Let’s make a wager. You can take all the Sith Lords and even Jedi Knights you can find, and put them up against my squad of Klingons, and prepare to lose your money. That’s because you won’t find any tougher, more well-trained and honorable warriors in sci-fi than Klingons. They are, as the saying goes today, totally badass.
Star Wars vs. Star Trek
The new Star Wars movie, The Force Awakens, is blowing the doors off theaters all over the world, setting box office records and closing in fast on the all-time champ, Avatar. I plan to see the movie this weekend with son Jim, who will be visiting us from Milwaukee for the holiday. I’m sure it will be an enjoyable film, and from all accounts it is well done and exciting.

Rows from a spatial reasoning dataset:
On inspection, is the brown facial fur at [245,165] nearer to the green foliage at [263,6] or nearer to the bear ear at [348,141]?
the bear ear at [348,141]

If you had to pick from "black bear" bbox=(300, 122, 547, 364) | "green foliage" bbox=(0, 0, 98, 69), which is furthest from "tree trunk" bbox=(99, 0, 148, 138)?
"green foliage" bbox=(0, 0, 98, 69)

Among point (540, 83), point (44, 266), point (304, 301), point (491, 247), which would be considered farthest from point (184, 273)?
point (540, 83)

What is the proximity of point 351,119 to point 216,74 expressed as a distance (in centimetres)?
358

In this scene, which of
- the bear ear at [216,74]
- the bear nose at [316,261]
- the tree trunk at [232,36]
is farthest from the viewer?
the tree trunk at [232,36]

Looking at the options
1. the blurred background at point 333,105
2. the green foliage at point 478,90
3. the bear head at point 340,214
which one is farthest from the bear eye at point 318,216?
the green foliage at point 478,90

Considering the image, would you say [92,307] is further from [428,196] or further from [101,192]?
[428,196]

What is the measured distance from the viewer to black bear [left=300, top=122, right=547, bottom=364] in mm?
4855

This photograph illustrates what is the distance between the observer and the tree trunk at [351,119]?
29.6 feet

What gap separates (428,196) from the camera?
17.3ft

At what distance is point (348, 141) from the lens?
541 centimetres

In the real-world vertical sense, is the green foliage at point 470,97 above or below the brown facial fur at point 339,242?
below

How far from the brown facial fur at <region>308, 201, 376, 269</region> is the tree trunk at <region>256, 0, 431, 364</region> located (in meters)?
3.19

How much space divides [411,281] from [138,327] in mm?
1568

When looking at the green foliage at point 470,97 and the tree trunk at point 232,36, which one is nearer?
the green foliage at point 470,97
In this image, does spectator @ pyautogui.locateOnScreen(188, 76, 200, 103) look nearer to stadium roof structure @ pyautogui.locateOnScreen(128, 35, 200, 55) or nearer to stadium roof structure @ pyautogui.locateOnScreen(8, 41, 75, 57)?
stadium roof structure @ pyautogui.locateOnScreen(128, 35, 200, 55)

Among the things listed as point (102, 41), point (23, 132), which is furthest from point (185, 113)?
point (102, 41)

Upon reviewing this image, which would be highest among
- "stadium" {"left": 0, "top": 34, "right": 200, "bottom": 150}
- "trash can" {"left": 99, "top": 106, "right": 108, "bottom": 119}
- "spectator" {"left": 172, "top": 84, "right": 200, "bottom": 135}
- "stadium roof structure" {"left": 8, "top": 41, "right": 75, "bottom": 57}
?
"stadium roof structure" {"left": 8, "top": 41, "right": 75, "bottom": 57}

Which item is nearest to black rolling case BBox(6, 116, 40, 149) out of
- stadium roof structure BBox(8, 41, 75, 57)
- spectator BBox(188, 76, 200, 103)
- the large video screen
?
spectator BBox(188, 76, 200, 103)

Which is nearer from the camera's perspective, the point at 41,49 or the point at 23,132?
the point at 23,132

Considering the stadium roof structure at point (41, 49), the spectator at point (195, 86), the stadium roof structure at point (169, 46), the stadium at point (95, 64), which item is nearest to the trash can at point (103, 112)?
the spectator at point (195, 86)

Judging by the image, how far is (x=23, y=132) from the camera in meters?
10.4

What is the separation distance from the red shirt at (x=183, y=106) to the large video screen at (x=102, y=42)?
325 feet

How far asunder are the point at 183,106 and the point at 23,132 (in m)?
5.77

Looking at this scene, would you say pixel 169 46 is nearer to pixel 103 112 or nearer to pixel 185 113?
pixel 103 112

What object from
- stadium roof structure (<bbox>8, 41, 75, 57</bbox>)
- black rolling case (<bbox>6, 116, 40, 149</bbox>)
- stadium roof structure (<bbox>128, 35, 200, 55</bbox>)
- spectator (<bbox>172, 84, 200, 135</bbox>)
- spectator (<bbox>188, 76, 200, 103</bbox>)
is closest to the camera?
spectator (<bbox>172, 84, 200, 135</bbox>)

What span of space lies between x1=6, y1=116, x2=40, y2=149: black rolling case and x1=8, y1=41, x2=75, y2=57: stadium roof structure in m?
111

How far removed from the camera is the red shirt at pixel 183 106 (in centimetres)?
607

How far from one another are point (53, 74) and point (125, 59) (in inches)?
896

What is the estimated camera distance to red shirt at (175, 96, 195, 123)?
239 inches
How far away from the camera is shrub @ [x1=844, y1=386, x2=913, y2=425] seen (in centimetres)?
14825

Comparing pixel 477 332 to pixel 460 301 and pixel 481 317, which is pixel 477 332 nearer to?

• [Stated exercise] Reproduce the passage about Klingons, starting at the words "Let’s make a" and stopping after the words "today, totally badass.".

• [The response]
Let’s make a wager. You can take all the Sith Lords and even Jedi Knights you can find, and put them up against my squad of Klingons, and prepare to lose your money. That’s because you won’t find any tougher, more well-trained and honorable warriors in sci-fi than Klingons. They are, as the saying goes today, totally badass.